*** Opening of Selected passage ***

Mr Jeffery said that the Facebook example was covered under facilitating.

Adv Nel asked what the court’s view would be if it dealt with legislation that provided for “directly and indirectly” and then all was suddenly confronted with a Bill where the legislator had removed “indirectly”. This could be interpreted as meaning that the legislature no longer wanted intermediaries to be covered. He pleaded that there should be consistency across all the legislation.

Mr Jeffery repeated that intermediaries were already covered under conduct facilitating or involvement. This was not in the original Bill, but was a new NPA proposal, and he was not sure that it was correct to create a crime when it was not certain what that crime would entail. He reiterated that the Palermo Protocol did not provide for “indirect” actions.

Adv Nel maintained his view that there was nothing wrong with the provision, and said the Committee had to be consistent.

Mr Jeffery said that the provisions in POCA were intended to address corruption. The NPA proposal amounted to a “blunt club”, as the provision was meaningless. In addition the anti-terrorism and corruption legislation was not consistent with the proposal from the NPA.

*** Close of Selected passage ***
*** Opening of Entries shown ***

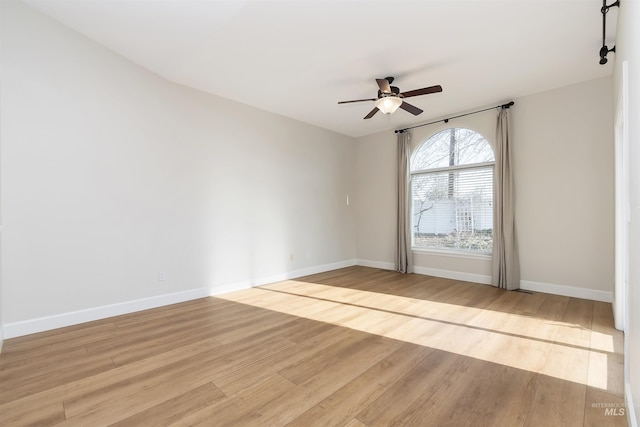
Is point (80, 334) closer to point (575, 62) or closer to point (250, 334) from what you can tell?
point (250, 334)

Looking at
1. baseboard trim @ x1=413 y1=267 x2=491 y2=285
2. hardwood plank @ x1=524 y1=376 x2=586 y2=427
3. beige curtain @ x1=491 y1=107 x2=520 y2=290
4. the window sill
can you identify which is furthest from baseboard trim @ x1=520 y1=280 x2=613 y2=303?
hardwood plank @ x1=524 y1=376 x2=586 y2=427

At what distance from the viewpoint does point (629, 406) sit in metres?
1.64

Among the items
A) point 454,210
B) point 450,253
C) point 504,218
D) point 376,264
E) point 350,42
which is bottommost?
point 376,264

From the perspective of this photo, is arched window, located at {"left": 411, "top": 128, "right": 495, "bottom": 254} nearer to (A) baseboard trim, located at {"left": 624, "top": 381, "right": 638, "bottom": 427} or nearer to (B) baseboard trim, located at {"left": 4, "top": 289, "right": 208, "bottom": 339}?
(A) baseboard trim, located at {"left": 624, "top": 381, "right": 638, "bottom": 427}

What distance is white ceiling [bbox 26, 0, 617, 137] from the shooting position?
2578 mm

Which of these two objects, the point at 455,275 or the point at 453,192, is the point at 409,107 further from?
the point at 455,275

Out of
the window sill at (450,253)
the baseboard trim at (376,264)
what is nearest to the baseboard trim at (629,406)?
the window sill at (450,253)

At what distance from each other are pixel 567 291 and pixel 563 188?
1469 millimetres

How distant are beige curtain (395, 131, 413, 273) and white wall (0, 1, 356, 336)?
220 centimetres

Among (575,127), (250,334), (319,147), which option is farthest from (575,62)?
(250,334)

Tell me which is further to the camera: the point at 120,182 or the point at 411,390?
the point at 120,182

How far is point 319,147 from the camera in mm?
5902

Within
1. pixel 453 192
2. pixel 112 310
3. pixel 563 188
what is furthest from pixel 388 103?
pixel 112 310

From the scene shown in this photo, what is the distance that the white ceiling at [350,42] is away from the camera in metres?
2.58
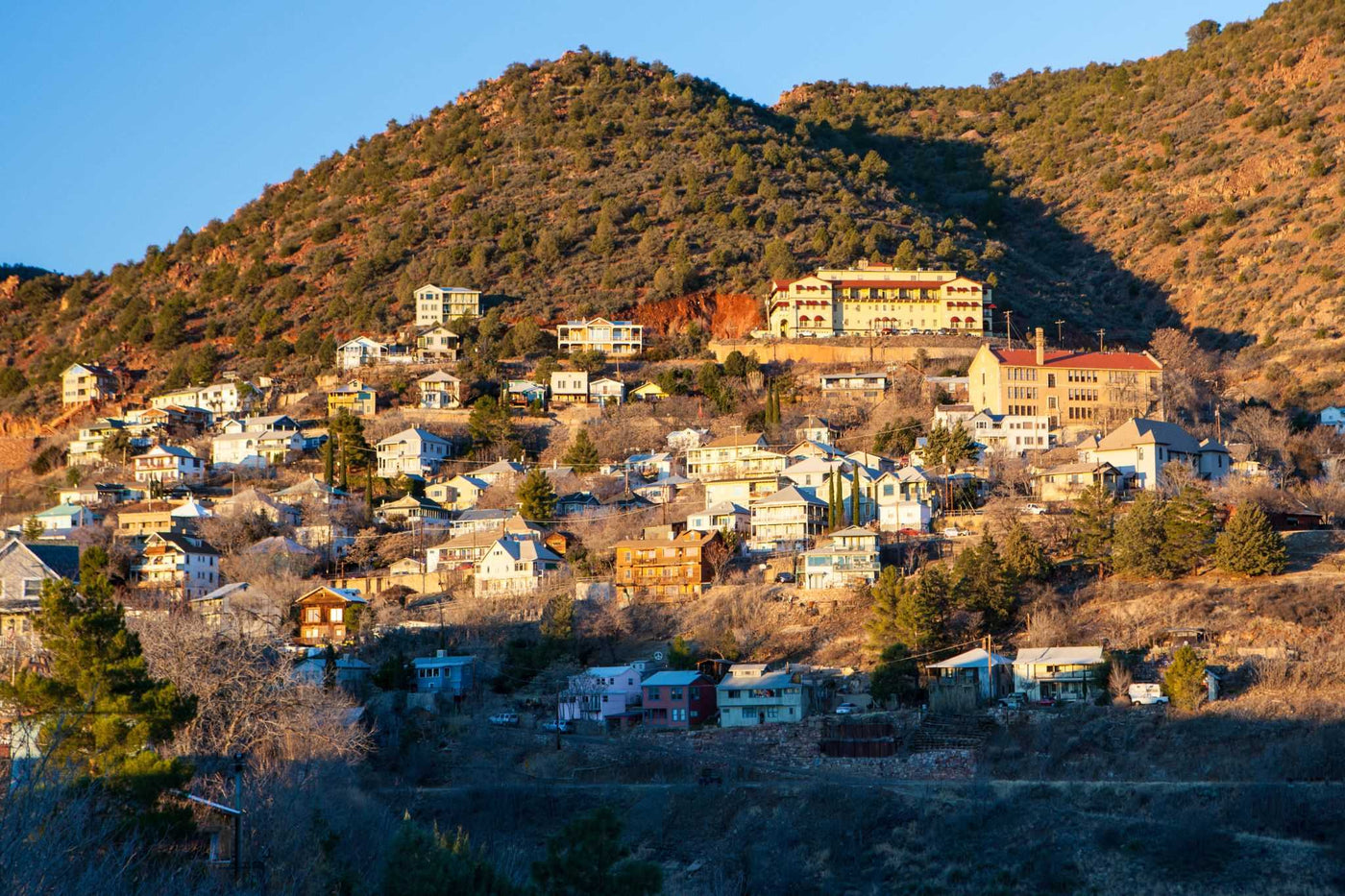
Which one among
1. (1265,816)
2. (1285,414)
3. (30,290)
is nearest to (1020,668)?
(1265,816)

*** Close of Entries shown ***

* What is being asked
From the committee discussion, copy word for word the part that opens with the words containing "Mr Jeffery repeated" and closes with "to be consistent.".

* Exercise solution
Mr Jeffery repeated that intermediaries were already covered under conduct facilitating or involvement. This was not in the original Bill, but was a new NPA proposal, and he was not sure that it was correct to create a crime when it was not certain what that crime would entail. He reiterated that the Palermo Protocol did not provide for “indirect” actions.

Adv Nel maintained his view that there was nothing wrong with the provision, and said the Committee had to be consistent.